EXERCISE PASSAGE ▸
☆ ☆ ☆ ☆ ☆ ☆ ☆
I keep thinking this is obvious, but then something like the (latest) massacres in Paris happen and our reaction shows that we just don’t get it. The point is: Islamic radicals want us to hate Muslims. It is their best recruiting tool ever.

An article in The Washington Post spells it out:

This is precisely what ISIS was aiming for — to provoke communities to commit actions against Muslims. Then ISIS will be able to say, “I told you so. These are your enemies, and the enemies of Islam.”

And it isn’t like we haven’t fallen for this before. A dozen years ago, the Islamists even told us this was their strategy:

This strategy gained traction in the early 2000s after al-Qaeda was sent into hiding by Western military action. Abu Musab al-Suri, an influential jihadi thinker whom the Wall Street Journal called “the new mastermind of jihad,” argued for a distributed network of terrorist cells recruited from the Islamic diaspora, carrying out terrorist strikes in their own communities. These attacks, and the backlash they generated, would inspire others to radicalize.

The US is big and powerful, and we have meddled in the Middle East enough times to make plenty of enemies there. But they cannot attack us directly – nation to nation – that would be suicide. So instead, they got 20 people with box cutters to destroy the twin towers for them. And we played right into their hands. After 9/11, we attacked Iraq, and ended up creating the group variously known as ISIS, ISIL, or Daesh (the derogative Arabic term for the Islamic State, and now my preferred term).
☆ ☆ ☆ ☆ ☆ ☆ ☆
MATERIAL PROVIDED ▸
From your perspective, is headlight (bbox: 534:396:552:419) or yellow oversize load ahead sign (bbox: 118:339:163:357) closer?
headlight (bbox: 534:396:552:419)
☆ ☆ ☆ ☆ ☆ ☆ ☆
EXERCISES TO COMPLETE ▸
#1 In the passage about Islamic radicals, whom did the Wall Street Journal call "the new mastermind of jihad"?
#2 Pick up the passage about Islamic radicals right after its last sentence and keep writing in the same voice.
You will not need the listing for any of this work.

ANSWER LIST ▸
#1 Abu Musab al-Suri.

#2
And the west keeps falling for it. After the Charlie Hebdo attacks in January, attacks against Muslims and vandalism of mosques more than quadrupled in France.

This time around, the reprisals are even more widespread. A mosque in Canada was deliberately set on fire. In liberal Portland Oregon, protestors held a rally outside a mosque wearing T-shirts saying things like “Proud to be an infidel, Islam is a LIE“. Other Islamic buildings received threatening phone calls, like one in Florida:

We are tired of your [expletive] and I [expletive] personally have a militia that is going to come down to your Islamic Society of Pinellas County and firebomb you and shoot whoever is there in the head.

Think about it for a second. Why would Islamic militants stage an operation that kills 129 people in Paris? Certainly they aren’t so stupid that they think it will make the west stop bombing them.

Just last month, they planted a bomb on a Russian airplane leaving Egypt, killing almost twice as many people than died in Paris. But somehow that didn’t work as well. They need to take the terrorism to where we live, whether it is Paris or New York. Even more important, they need to take it to cities where there are large Islamic populations, so they can radicalize even more future terrorists.

And they do need to create more future terrorists. The vast majority of Muslims are against terrorism. Just this week, the King of Jordan (a Muslim country that shares a large border with Syria) denounced Daesh, saying “The atrocious Paris attacks shows that scourge of terrorism can strike anywhere and any time.” He also announced a war against the Daesh terrorists (Jordan is already bombing Daesh in Syria, so this is no hollow threat).

Unfortunately, our reaction to Paris here in the US is even more idiotic than normal this time. Yes, our Republican presidential candidates are waving their sabers around, but that sadly is normal. No, the big news is that 30 governors have announced that they will refuse to let Syrian refugees settle in their states.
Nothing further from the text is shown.